Sap 18,6-9; Sal 32; Eb 11,1-2.8-19; Lc 12,32-48
Per gli amici di Gesù non dovevano mancare i sogni di gloria con i quali si erano confuse le aspettative circa il ‘regno di Dio’. Sogni che devono essersi spenti abbastanza in fretta di fronte alle molte resistenze che apparentemente nemmeno il Maestro riesce a vincere. La sequela dopo una prima esperienza esaltante, per molti dev’essersi rivelata anche una prova di resistenza, minata da mille delusioni, desideri infranti e una certa ingenuità con cui fare i conti.
Forse non tutti, ma certamente qualcuno prima o poi arriva al punto di chiedersi come mai si è rimasti in quattro gatti mentre s’immaginava di dover conquistare il mondo.
È per lenire questi sentimenti prima che si trasformino in un risentito contrattacco militante che Gesù, con tutta la tenerezza di cui è capace («non temere piccolo gregge»), offre un invito alla serenità, prospettando un compimento futuro che supera le aspettative di ogni improbabile paradiso sulla terra.
Il Regno di Dio ha già messo le sue radici in questo mondo.
E nel disporsi al suo servizio è necessario essere pazienti custodi del suo sviluppo e non impazienti creditori dei suoi frutti.

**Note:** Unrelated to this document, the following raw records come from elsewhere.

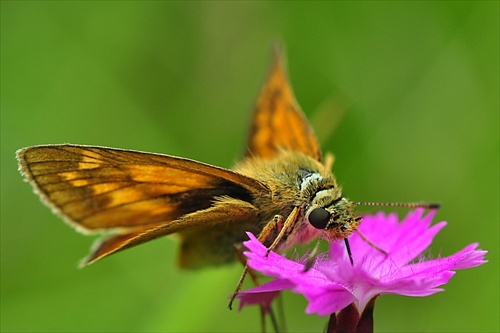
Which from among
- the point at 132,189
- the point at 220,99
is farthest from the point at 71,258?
the point at 132,189

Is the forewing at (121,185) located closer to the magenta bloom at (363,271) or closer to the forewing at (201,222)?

Siamo liberi dall’angoscia di produrre noi la manifestazione del Signore! È bene ricordacelo, perché è un attimo diventare irrequieti nell’affrettare l’avvento del regno a costo anche di fabbricarlo con le proprie mani in una ‘fede’ che ha sempre bisogno dei riscontri.
Come narra il Maestro nella parabola, nella storia non è mancata – anche con le migliori intenzioni – la tentazione del servo, siccome il padrone tarda, di creare spazi di dominio perché presi dalla fretta di dare forma a un Regno di Dio altrimenti sfuggente. Prepotenza, prevaricazioni, pedanterie non sono mancate tra i discepoli.

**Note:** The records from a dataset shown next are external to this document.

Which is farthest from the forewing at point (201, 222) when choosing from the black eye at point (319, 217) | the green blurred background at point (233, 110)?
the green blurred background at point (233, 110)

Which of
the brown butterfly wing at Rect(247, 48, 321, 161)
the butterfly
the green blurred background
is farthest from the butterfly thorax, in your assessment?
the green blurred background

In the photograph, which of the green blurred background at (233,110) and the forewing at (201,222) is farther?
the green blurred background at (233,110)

La storia, però, costringe i discepoli ad essere consapevoli che sono tra quelli che il Regno possono solo aspettarlo, invocarlo, magari custodirlo nei suoi fragili germogli terreni, ma mai forzarlo a crescere e dominare.
E così ha ragione Gesù nel dire che è decisivo il modo con cui il discepolo accetta l’attesa della speranza annunciata. E quindi diventa più importante quello che si è disposti a dare («vendete ciò che possedete, fatevi borse che non invecchiano, siate pronti») che non quello che si teme di perdere. L’avvento del Regno di Dio comincia a realizzarsi grazie alla fede di quelli che vi consegnano la vita. Ogni promessa divina comincia a diventare reale con il primo passo di chi le va incontro con decisione.
La ‘fede’, di cui l’autore della lettera agli Ebrei dà una bella definizione («fondamento di ciò che si spera e prova di ciò che non si vede»), è un azzardo che si produce senza garanzie. E forse necessario riconquistare la sapienza del vetro scuro, della penombra misteriosa, della fede che dà sostanza a ciò che non sta alla superficie del visibile.
Dove c’è qualcuno che con libertà si fida di ciò che il vangelo chiede, allora il Regno di Dio è già in mezzo a noi.
Beati dunque quelli che verranno trovati ad agire così.